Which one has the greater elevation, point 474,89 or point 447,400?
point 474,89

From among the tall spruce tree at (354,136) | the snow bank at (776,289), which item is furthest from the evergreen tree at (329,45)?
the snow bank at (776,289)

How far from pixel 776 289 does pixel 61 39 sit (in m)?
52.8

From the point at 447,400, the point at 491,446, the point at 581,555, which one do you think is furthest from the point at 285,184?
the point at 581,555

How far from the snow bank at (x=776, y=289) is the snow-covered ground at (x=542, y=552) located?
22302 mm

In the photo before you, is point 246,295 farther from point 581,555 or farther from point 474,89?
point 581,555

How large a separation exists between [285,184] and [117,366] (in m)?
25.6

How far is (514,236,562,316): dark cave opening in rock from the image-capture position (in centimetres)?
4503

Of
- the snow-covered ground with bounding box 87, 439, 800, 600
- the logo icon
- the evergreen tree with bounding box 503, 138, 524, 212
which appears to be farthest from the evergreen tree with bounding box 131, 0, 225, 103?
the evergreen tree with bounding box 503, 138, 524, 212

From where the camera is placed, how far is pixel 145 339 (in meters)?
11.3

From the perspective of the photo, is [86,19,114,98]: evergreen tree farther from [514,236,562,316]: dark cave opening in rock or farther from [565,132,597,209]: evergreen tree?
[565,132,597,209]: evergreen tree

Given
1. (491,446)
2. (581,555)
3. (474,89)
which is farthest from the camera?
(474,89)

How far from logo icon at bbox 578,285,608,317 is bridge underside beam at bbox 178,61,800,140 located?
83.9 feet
==
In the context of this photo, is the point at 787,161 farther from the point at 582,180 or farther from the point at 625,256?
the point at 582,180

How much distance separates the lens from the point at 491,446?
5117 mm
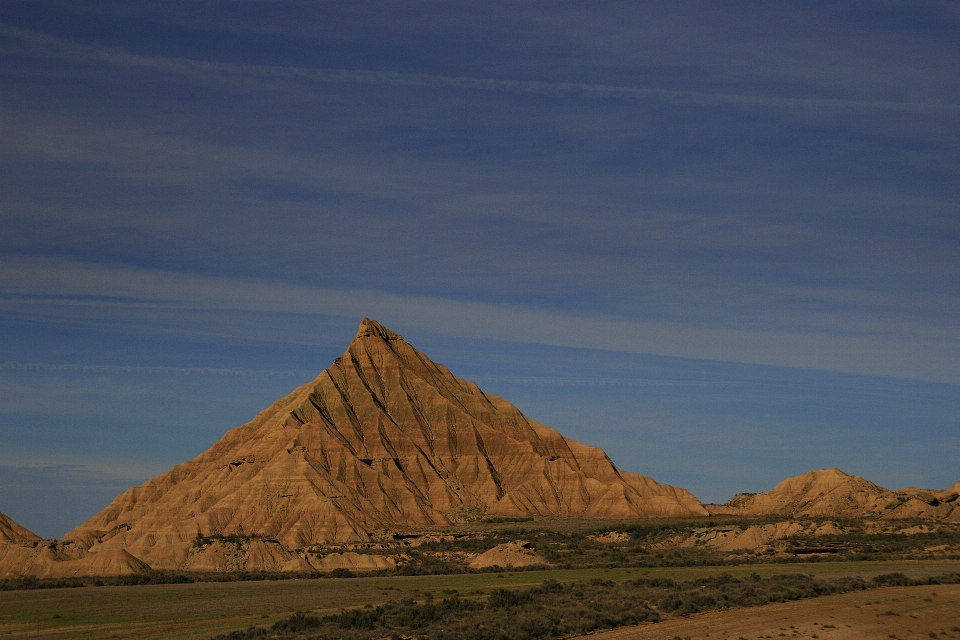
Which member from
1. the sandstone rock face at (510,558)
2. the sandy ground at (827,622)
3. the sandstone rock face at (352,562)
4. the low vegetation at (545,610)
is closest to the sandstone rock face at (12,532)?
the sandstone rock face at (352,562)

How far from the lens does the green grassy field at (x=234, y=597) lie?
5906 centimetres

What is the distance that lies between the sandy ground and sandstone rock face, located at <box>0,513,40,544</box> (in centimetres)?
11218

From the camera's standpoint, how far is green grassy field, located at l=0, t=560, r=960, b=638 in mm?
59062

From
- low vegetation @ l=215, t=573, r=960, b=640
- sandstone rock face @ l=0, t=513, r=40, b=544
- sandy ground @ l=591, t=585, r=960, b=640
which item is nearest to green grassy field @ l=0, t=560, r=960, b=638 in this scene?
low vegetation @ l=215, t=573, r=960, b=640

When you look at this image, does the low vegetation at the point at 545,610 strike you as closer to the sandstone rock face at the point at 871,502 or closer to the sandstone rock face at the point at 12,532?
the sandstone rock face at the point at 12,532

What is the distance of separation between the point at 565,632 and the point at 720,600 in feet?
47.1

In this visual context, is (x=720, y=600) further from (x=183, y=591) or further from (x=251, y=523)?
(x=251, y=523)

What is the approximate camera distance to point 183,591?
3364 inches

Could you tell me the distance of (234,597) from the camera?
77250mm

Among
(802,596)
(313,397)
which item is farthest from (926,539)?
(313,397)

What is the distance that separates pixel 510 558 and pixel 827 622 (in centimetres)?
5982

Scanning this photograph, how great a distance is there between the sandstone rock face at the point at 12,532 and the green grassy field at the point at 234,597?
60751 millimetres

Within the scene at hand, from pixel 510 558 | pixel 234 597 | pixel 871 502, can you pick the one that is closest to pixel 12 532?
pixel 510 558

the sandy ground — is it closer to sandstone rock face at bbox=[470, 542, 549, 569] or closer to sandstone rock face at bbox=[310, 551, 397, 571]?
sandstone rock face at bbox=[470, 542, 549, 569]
==
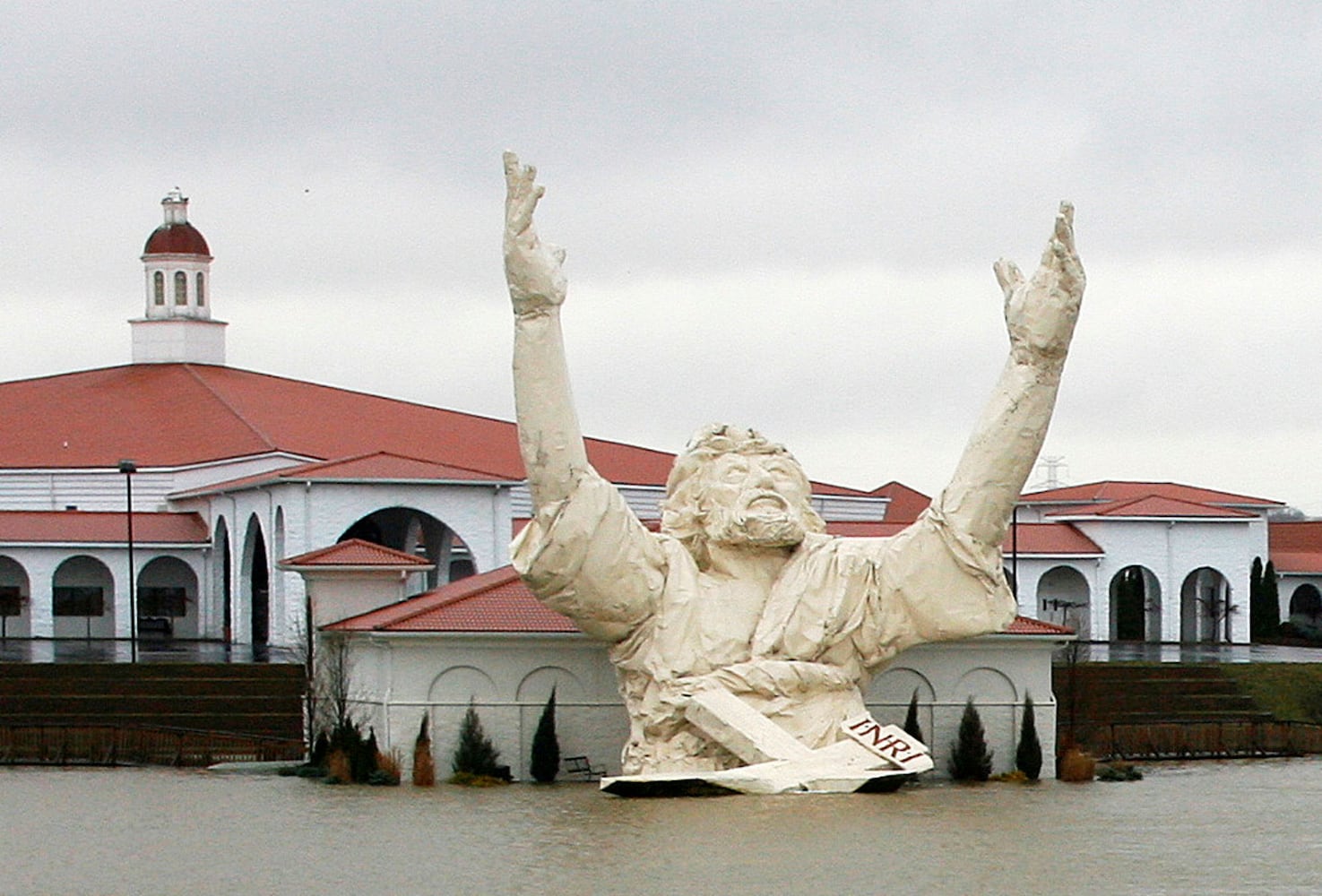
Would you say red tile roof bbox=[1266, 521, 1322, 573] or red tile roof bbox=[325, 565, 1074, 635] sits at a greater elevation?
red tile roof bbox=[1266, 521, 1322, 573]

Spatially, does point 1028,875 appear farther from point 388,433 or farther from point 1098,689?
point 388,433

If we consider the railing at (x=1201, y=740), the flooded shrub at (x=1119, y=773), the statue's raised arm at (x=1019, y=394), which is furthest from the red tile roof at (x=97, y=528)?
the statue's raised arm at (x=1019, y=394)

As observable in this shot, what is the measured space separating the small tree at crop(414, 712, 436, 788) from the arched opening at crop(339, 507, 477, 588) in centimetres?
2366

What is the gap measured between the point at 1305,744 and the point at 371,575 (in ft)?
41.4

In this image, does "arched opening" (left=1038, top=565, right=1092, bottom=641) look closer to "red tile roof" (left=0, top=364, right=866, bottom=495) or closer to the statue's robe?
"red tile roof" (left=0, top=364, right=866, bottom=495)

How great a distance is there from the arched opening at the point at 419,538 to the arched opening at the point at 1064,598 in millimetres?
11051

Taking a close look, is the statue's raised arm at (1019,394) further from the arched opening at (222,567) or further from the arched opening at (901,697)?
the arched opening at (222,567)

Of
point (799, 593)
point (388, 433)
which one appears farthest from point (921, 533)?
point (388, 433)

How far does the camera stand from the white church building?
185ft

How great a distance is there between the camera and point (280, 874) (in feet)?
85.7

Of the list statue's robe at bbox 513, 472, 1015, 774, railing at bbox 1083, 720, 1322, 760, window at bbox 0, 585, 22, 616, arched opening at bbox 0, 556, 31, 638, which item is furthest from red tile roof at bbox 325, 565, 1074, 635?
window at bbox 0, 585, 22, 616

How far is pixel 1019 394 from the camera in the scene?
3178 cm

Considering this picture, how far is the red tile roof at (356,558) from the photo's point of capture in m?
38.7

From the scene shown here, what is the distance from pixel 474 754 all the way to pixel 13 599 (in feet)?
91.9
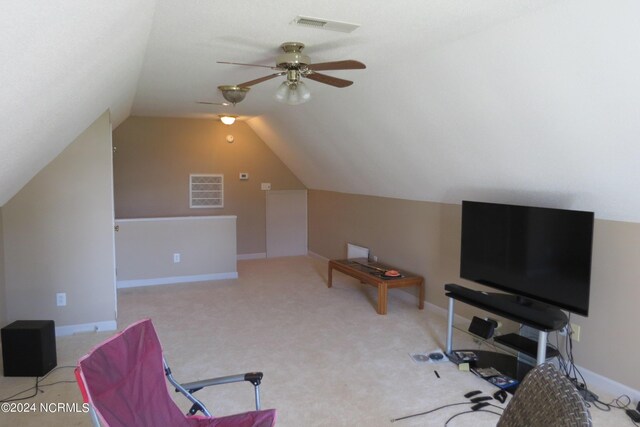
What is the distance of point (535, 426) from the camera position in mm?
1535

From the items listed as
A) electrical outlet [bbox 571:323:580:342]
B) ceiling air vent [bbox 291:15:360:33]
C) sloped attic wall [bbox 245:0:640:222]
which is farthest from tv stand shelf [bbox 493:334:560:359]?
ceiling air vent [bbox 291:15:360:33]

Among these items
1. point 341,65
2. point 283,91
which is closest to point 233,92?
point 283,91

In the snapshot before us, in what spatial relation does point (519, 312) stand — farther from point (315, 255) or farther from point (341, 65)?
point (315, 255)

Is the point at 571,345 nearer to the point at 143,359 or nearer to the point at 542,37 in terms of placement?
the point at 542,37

_Exercise_
How many lines in the rows above contain the word "further"? Reply with the number only.

_Response to this task_
2